____ Kutipan Teks
My Passport To Happiness |
Setiap perjalanan
selalu memiliki kisahnya sendiri, serupa sebuah kain yang memiliki corak dan
keunikannya masing-masing.
Ketika kita melakukan
sebuah perjalanan, kita tak pernah tahu apa yang akan kita alami nantinya, kita
hanya bisa meraba dan menerka tanpa tahu kisah pasti yang akan terjadi dalam
jejak langkah selanjutnya. Sebuah perjalanan bisa menjadi sebuah titik balik kehidupan,
membuat kita mengubah sudut pandang, bahkan sebuah perjalanan juga bisa
memberikan kita harta kekayaan bernama persaudaraan.
Awalnya, saya adalah
tipe orang yang tak acuh, menganggap biasa arti sebuah hasil budaya dan hal-hal
yang berbau tradisional. Dulu, bagi saya hal-hal tradisional adalah kuno dan
hanya cocok untuk orang-orang tua saja. Saat itu pun saya menganggap jika kain
tradisional tak ubahnya kain biasa, sama dengan kain buatan pabrik yang banyak
dijual di pasaran. Namun, sebuah perjalanan di tahun 2014 telah membuka mata
saya dan menyadarkan saya akan pentingnya sebuah rasa bahagia dan bangga
menjadi bagian dari bangsa Indonesia.
April 2014, saya
memenangkan sebuah lomba menulis dengan hadiah jalan-jalan ke Pulau Borneo,
tepatnya di Kota Banjarbaru-Kalimantan Selatan. Ini adalah perjalanan pertama
saya keluar dari Pulau Jawa, dan bagi saya, perjalanan ini merupakan sebuah
impian yang menjadi kenyataan.
________
_Gunakan Informasi Ini_:
a) Tulis ulang paragraf kisah perjalanan yang diawali "Awalnya, saya adalah" dengan lebih singkat, tetapi fakta utamanya tetap ada.
b) Menurut kisah perjalanan ini, ke kota mana hadiah lomba menulis itu membawa penulisnya?
c) Lanjutkan kisah perjalanan ke Pulau Borneo ini, mulai setelah kalimat terakhirnya.
____ Data Sumber
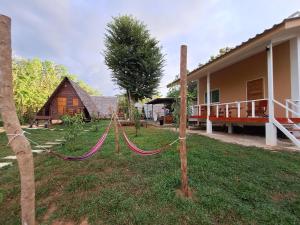 a yard with a hammock in front of a house at Phu Aunna in Ko Phayam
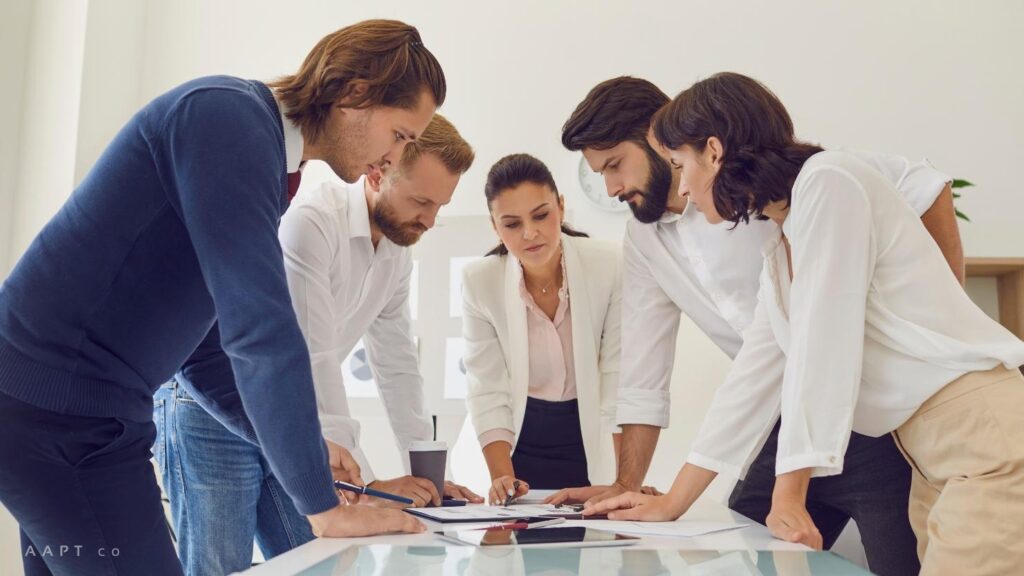A group of professionals review an enterprise report together.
________
_Jawaban Tiap Tugas_:
a) Dulu saya tidak peduli pada hasil budaya dan hal-hal tradisional. Saya menganggapnya kuno dan hanya cocok untuk orang tua. Kain tradisional pun saya samakan dengan kain pabrik di pasaran. Sebuah perjalanan pada tahun 2014 lalu membuka mata saya. Saya jadi sadar pentingnya rasa bahagia dan bangga sebagai bagian dari bangsa Indonesia.

b) Ke Kota Banjarbaru, Kalimantan Selatan, di Pulau Borneo.

c)
Ya, saya adalah seorang
gadis desa yang memiliki impian menjelajah Indonesia dan dunia dengan menulis. Saya
adalah tipe orang yang percaya ketika kita memiliki impian baik dan meyakini impian
itu kelak akan menjadi kenyataan, maka alam semesta akan mengamini hingga
kemudian dikabulkan oleh Tuhan.
Selama bertahun-tahun
saya genggam impian itu, dan di tahun 2014 itulah Tuhan mulai menunjukkan jika impian
saya untuk menjelajah Indonesia dengan tulisan dikabulkan.
Saya berada di
Banjarbaru selama 3 hari 2 malam, dan selama di sana, saya merasa beruntung
karena selalu didampingi oleh Nanang dan Galuh (Sebutan untuk Duta Wisata Kota
Banjarbaru). Acara jalan-jalan mengelilingi kota Banjarbaru pun menjadi
istimewa, karena saya mendapat banyak pengetahuan tentang kebudayaan Kalimantan
Selatan langsung dari para ahlinya.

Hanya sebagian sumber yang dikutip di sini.